Lai's trial began in December 2023. It was initially expected to last around 80 days but now is expected to resume in November.

Several press freedom groups have called the trial a sham, and the US and British governments have called for his immediate release. However, Hong Kong officials, have claimed he will receive a fair trial.

Other incidents cited in the UN report include the case of Cao Shunli, a Beijing-based human rights defender who was arrested following an attempt to engage in a universal periodic review of China's human rights record at the Human Rights Council. Cao died in custody in 2014.

Another case is that of the Beijing-based activists, Li Wenzu and Wang Quanzhang, who are married. The couple have faced significant retaliation, including police surveillance and evictions, and their son is unable to enrol in school due to pressure from state authorities, the report said.

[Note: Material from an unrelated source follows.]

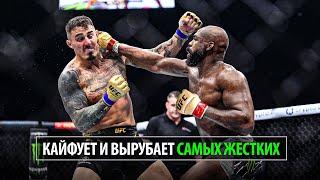 Джонс Принял Бой! Аспиналл Допрыгался? Джон Джонс VS Том Аспиналл UFC 315 / Разбор и Прогноз ЮФС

"If one reads these cases, you get a sense of what risks -- what unbelievable risks -- people are taking to do this kind of work," Richardson said.

The report doesn't mention specific incidents involving Uyghurs or Tibetans, but Richardson says their absence underscores how difficult it is for some groups to access UN mechanisms in the first place, as well as how some people may be too scared to report such incidents to the UN, VOA reported.

The Chinese government has engaged in severe human rights abuses against both ethnic groups, according to myriad reports.

Multiple governments and international human rights organizations have accused Beijing of committing genocide and crimes against humanity against the Uyghurs, which the Chinese government rejects.